Last week's visit to Morgon with Eric Texier seemed a long, long time ago when I walked into a 2009 tasting of the Beaujolais on Rue Rivoli yesterday afternoon.
The promoters called it Fabuleux Beaujolais 2009, a tasting through all of the crus. A great opportunity, in theory.
Beaujolais. There are so many good ones. The region complains that they cannot get a foothold amongst drinkers but can't they see that the ones that are acclaimed like those from Lapierre, Chanudet & Foillard, Breton, Thevenet, Lapalu, J-P Brun, Coquelet, L&C Desvignes, de la Roilette, G. Descombes, and Ducroux, have no trouble selling? Why instead do they follow the espoofers instead of the true?
So I walked into the hotel, through the lobby, picked up a glass and gave a nod of hello to the elegant M. Dubouef (in a dove grey suit) I had a go at it.
Now, the 2009 Beaujo is being as heralded as the 2009 Bordeaux and both have the same problem as most of the country did in that year: high pH and low acidity = unstability and plenty of adjustment.
Not to say that there aren't a heck of a lot of lovely wines out there, but it is certainly a year to be dedicated to your favorite producers who picked at the best time and didn't make wine according to recipe. But yet---it's the vintage of two -centuries---right?
I was assaulted with (wine and after wine) thermo-vinification, banana and bubblegum aromas, and a nuclear burning in my mouth. Acidification is out of control in 2009.
Burn, baby, burn, I heard myself thinking and headed off looking for an ice cube..when
to my surprise, over at the Morgon table, I saw Mathieu Lapierre, the son of Marcel (who's wife just fed Eric and me some plump white asparagus the week before).
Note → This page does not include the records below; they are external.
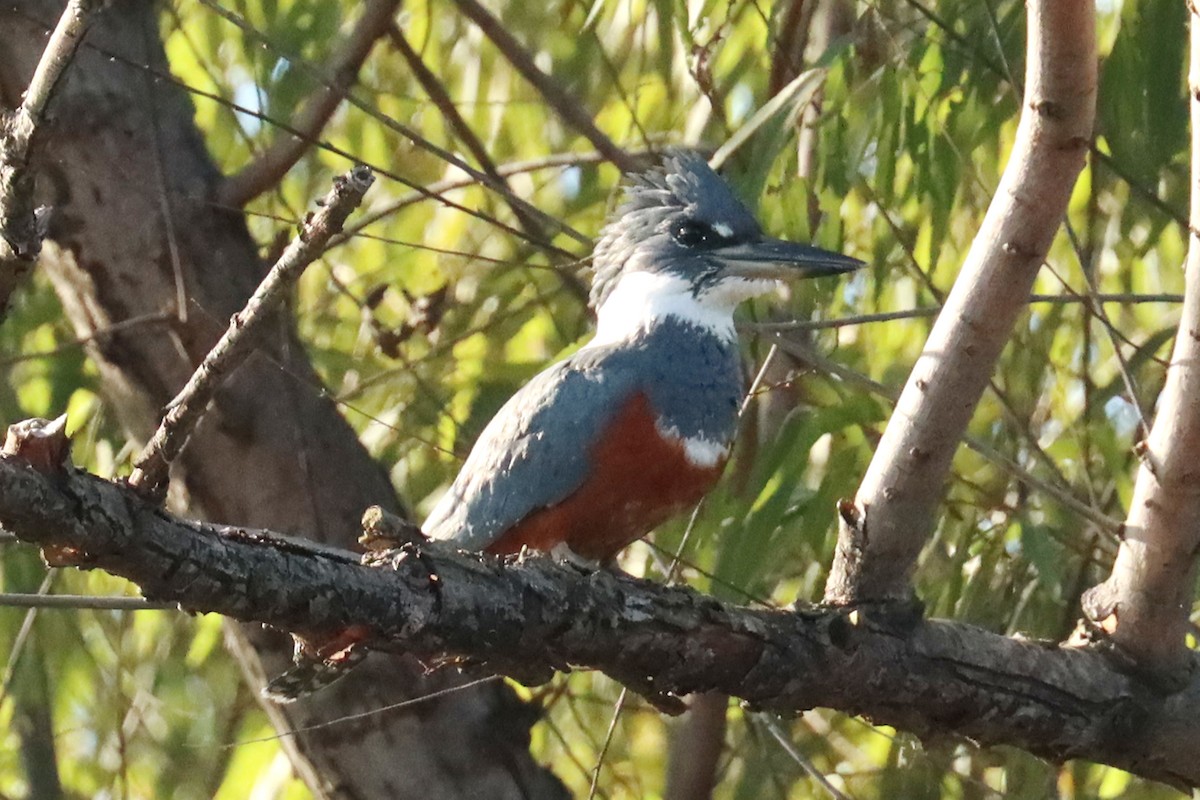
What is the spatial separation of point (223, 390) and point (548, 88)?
93 cm

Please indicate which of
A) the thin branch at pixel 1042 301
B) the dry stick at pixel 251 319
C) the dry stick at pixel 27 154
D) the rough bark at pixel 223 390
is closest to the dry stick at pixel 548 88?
the rough bark at pixel 223 390

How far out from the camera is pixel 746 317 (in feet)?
10.5

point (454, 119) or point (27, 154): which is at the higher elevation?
point (454, 119)

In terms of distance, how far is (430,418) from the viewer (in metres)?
3.32

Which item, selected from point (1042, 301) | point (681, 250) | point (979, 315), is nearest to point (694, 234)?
point (681, 250)

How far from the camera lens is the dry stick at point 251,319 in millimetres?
1342

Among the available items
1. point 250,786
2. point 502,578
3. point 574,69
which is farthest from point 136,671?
point 502,578

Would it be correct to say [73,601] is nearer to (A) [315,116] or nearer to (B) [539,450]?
(B) [539,450]

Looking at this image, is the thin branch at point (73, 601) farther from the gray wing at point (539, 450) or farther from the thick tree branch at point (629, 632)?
the gray wing at point (539, 450)

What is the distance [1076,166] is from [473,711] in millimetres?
1760

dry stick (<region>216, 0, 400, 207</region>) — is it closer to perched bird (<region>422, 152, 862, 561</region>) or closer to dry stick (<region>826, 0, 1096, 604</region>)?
perched bird (<region>422, 152, 862, 561</region>)

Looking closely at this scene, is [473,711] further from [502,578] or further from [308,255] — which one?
[308,255]

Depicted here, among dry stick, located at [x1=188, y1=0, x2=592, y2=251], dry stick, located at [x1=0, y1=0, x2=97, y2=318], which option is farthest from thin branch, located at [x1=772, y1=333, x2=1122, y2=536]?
dry stick, located at [x1=0, y1=0, x2=97, y2=318]

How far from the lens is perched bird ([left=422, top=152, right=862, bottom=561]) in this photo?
8.84 ft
"What ever are you doing in this company!" I said as I gave him two kisses.
He explained, slyly, as he poured me some of the '09, that the day was the 21st, and as it was the night where all of France was lit up with street music, he wanted to be in Paris. "A good excuse," he said.
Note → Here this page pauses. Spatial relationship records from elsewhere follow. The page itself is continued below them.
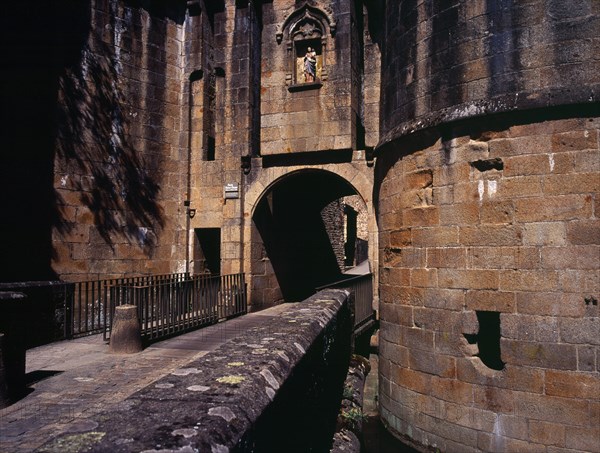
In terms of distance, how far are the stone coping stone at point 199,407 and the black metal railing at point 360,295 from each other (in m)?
5.51

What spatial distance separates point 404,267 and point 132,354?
4.17 m

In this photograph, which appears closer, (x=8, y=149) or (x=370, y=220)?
(x=8, y=149)

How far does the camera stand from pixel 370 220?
391 inches

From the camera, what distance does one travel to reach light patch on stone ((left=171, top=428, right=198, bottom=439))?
161 cm

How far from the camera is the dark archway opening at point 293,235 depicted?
11781 millimetres

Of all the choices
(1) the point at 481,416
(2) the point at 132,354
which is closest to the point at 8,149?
(2) the point at 132,354

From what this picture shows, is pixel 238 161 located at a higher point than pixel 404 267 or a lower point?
higher

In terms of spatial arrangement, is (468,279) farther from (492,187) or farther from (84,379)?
(84,379)

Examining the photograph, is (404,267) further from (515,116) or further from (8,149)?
(8,149)

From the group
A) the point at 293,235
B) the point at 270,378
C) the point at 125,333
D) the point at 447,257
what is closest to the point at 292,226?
the point at 293,235

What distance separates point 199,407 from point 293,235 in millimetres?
12147

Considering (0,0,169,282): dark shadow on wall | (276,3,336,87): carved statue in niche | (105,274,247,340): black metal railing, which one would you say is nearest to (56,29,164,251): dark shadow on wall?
(0,0,169,282): dark shadow on wall

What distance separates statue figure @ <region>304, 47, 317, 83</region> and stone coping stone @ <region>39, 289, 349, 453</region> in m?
9.11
His excuse was my salvation. The wine (which was not the unsulfured cuvee) was filled with baby powder and crushed roses. Yes, an '09 in heft, but Lapierre in elegance.
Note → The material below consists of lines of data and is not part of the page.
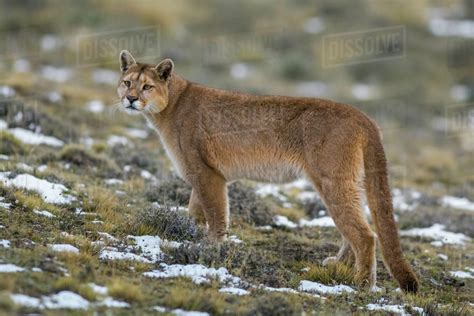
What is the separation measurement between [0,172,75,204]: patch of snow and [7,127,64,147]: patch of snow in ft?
10.5

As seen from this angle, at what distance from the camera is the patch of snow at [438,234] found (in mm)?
11859

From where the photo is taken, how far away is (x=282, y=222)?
11.4 metres

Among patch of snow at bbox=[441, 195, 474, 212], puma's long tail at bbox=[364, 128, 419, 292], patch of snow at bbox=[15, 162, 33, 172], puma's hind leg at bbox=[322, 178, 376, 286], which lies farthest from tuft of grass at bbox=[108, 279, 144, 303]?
patch of snow at bbox=[441, 195, 474, 212]

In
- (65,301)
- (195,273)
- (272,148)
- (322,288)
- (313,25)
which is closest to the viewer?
(65,301)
That night I too headed out into the street to listen to music. It was Paris in all its glow and a 1l2 moon over the Seine. I aimed for the left bank, where the assortment of jazz, vintage, or voices raising up to the stars on blocked off streets, changed with every few steps. The feeling was joyous and innocent, sexual and raunchy. A perfect little nicoise on Rue de Seine at Poisson (creamy walnut-sized quail's eggs, marinated anchois) some young students traveling before they took on the world and presumed adulthood, and for the moment, the burn of the sad wines of '09 left, washed down by some enlivened, unacidified Pascal Franck bubbles and a fierce walk back to the 8th.